Alors que la NASA veut retourner sur la Lune, en lançant la navette Artemis mardi 27 septembre, après plusieurs reports, ces théories folkloriques ne sont pas si dépassées qu’on voudrait le croire. D’autant que sur les groupes Telegram conspirationnistes, gonflés de nouvelles recrues attirées lors de la crise sanitaire, l’intérêt pour les discours antivaccins s’essouffle. « Petit à petit, observe Sylvain Cavalier, dit “Debunker des étoiles”, qui scrute les sphères conspirationnistes sur Internet, les théoriciens du complot se mettent à reparler de leurs vieilles marottes, et la Lune en fait partie. »

Lire le décryptage : Mission Artemis : les hommes sur la Lune, au cœur des théories du complot depuis cinquante ans

Depuis la pandémie, de nombreux observateurs s’inquiètent d’un important retour du new age, ce mouvement ésotérique né dans les années 1960 qui a engendré des récits ubuesques concernant la Lune et largement influencé le complotisme moderne dans sa version la plus aiguë. « On peut avoir des personnes qui pensent à la fois que la Terre est plate, que la Lune est creuse, que des reptiliens ont des bases arrière nazies sur la face cachée de la lune où ils mettent des enfants en esclavage. Cela peut aller très loin », observe Romy Sauvayre, sociologue des croyances au Centre national de la recherche scientifique (CNRS).

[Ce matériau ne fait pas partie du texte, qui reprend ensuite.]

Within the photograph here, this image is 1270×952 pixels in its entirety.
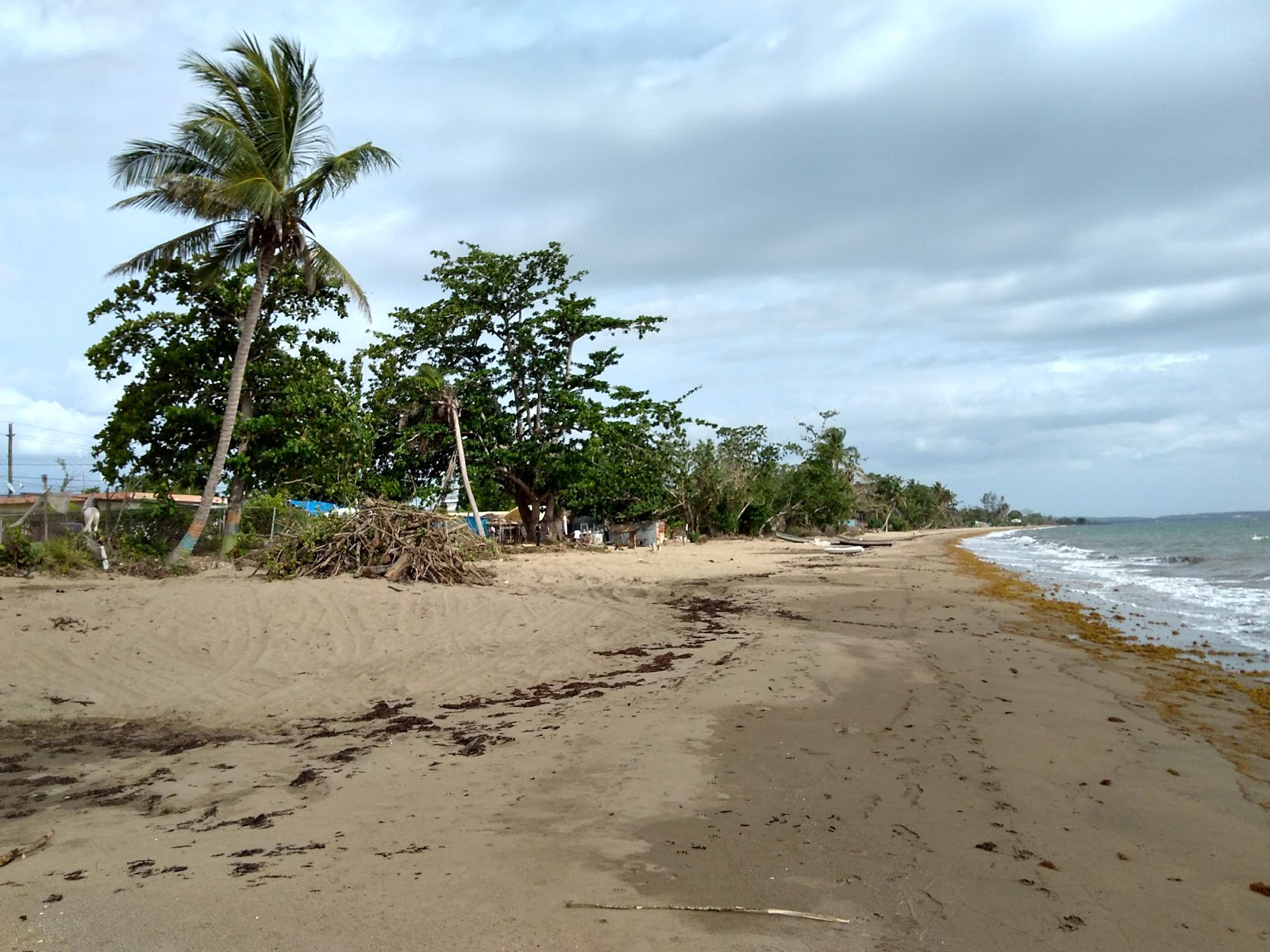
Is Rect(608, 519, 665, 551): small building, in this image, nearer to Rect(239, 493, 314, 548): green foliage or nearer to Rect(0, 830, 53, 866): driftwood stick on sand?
Rect(239, 493, 314, 548): green foliage

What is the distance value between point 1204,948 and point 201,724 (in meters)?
6.71

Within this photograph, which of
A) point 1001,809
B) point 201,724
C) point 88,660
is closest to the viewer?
point 1001,809

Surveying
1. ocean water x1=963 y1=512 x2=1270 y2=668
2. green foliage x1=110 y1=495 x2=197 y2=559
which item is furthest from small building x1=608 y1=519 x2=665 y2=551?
green foliage x1=110 y1=495 x2=197 y2=559

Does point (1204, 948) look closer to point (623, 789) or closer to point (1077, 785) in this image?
point (1077, 785)

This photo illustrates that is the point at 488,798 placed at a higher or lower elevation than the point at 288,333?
lower

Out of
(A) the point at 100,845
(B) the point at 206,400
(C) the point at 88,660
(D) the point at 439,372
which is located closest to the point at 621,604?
(C) the point at 88,660

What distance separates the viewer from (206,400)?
1789 cm

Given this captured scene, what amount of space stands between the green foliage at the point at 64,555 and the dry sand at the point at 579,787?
3272 mm

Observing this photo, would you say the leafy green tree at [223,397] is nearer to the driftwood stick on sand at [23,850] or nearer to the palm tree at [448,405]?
the palm tree at [448,405]

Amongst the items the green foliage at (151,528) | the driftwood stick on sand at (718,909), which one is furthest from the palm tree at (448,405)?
the driftwood stick on sand at (718,909)

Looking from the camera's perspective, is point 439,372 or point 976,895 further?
point 439,372

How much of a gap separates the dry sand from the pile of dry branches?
2.02 metres

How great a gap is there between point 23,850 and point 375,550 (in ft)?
30.2

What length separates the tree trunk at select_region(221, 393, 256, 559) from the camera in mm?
16797
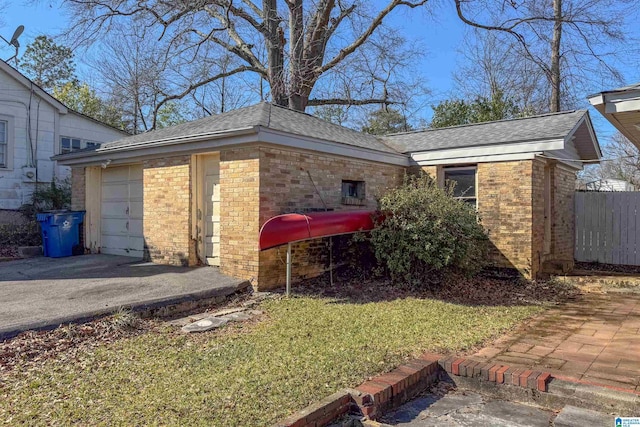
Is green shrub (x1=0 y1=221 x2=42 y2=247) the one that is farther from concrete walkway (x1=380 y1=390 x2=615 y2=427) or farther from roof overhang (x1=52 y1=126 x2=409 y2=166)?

La Lune creuse, classique de la littérature de SF

Comment peut-on arriver à adhérer à de telles coquecigrues ? Comme souvent, la science-fiction a pavé la voie : dès 1901, H. G. Wells explorait l’idée de sélénites insectoïdes sublunaires dans son roman Les Premiers Hommes dans la Lune. L’année suivante, Georges Méliès mettait en scène une civilisation humanoïde cachée sous la croûte du satellite dans Le Voyage dans la Lune.

« Il y a des va-et-vient permanents entre le réel et la science-fiction », rappelle Emmanuel Kreis, historien du conspirationnisme au CNRS et coauteur de l’ouvrage Le Complot cosmique. Théorie du complot, ovnis, théosophie et extrémisme politique (Arché, 2010). Nées à une période où les connaissances astronomiques étaient moindres, ces fictions ont enfanté des stéréotypes durables.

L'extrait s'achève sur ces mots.